*Set problem*.
Copy the lines below verbatim, but only from the line containing "Examining point (127, 66), point" through the end of the data.

*Data records*.
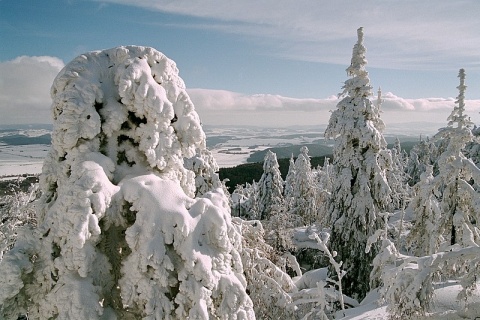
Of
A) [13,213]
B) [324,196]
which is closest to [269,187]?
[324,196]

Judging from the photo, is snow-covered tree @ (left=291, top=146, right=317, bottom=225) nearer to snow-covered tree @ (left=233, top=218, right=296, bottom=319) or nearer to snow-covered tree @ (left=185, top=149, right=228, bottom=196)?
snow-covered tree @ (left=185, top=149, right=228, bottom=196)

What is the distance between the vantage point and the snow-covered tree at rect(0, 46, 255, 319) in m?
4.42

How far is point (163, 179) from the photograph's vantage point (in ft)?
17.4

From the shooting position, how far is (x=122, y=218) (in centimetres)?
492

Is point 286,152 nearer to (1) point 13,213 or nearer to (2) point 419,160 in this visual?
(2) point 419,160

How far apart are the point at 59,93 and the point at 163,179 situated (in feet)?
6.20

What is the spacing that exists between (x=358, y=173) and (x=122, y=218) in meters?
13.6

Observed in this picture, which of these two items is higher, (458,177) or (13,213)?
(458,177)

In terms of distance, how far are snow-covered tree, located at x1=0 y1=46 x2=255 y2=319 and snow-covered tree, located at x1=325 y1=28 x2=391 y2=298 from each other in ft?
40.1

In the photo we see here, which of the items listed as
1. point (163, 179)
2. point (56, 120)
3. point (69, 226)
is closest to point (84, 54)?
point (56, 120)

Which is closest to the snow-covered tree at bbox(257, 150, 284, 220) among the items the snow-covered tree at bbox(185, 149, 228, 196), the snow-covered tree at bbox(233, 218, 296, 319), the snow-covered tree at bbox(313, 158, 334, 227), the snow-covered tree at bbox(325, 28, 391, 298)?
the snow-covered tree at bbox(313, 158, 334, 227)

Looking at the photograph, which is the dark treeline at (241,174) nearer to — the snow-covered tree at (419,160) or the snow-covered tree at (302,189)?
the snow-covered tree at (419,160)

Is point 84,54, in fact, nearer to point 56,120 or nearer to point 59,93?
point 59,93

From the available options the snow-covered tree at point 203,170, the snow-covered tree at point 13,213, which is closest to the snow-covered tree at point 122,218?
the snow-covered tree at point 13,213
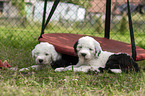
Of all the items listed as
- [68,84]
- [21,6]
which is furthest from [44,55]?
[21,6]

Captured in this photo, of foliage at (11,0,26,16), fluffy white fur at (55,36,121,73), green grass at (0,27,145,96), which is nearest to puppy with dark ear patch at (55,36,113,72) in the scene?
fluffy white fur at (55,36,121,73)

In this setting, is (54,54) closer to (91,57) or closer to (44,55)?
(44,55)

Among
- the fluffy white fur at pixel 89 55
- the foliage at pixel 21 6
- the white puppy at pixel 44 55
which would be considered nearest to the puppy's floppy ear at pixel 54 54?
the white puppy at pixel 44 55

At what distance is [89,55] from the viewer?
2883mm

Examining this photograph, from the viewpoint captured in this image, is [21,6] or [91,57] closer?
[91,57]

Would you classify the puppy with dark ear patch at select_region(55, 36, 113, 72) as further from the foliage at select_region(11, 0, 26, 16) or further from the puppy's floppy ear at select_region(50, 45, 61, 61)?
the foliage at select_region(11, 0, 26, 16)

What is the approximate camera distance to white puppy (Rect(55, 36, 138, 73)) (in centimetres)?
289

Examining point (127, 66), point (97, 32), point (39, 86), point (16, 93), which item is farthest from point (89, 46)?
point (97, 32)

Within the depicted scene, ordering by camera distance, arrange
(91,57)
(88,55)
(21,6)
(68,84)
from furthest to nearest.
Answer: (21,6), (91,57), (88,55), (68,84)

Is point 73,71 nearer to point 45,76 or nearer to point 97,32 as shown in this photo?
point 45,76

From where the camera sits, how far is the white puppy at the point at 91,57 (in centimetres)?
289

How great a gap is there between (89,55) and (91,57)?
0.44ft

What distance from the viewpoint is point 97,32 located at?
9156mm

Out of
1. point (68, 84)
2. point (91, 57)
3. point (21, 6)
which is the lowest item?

*Final result*.
Examining point (127, 66), point (97, 32), point (39, 86), point (16, 93), which item is farthest from point (89, 46)?
point (97, 32)

Within the depicted scene, ordering by camera distance, arrange
(91,57)
(88,55)
(21,6)
(68,84)
from furthest to nearest.
Answer: (21,6), (91,57), (88,55), (68,84)

Is point 73,71 nearer to point 45,76 or nearer to point 97,32 as shown in this photo?
point 45,76

From where the camera sits, how far is the white puppy at the point at 91,57 (in centimetres)?
289

How great a gap is there between (89,55) and (91,57)?
0.44ft

What distance from the viewpoint is point 97,32 located at?
9156mm

Out of
1. point (68, 84)
2. point (91, 57)
3. point (21, 6)
which is the lowest item?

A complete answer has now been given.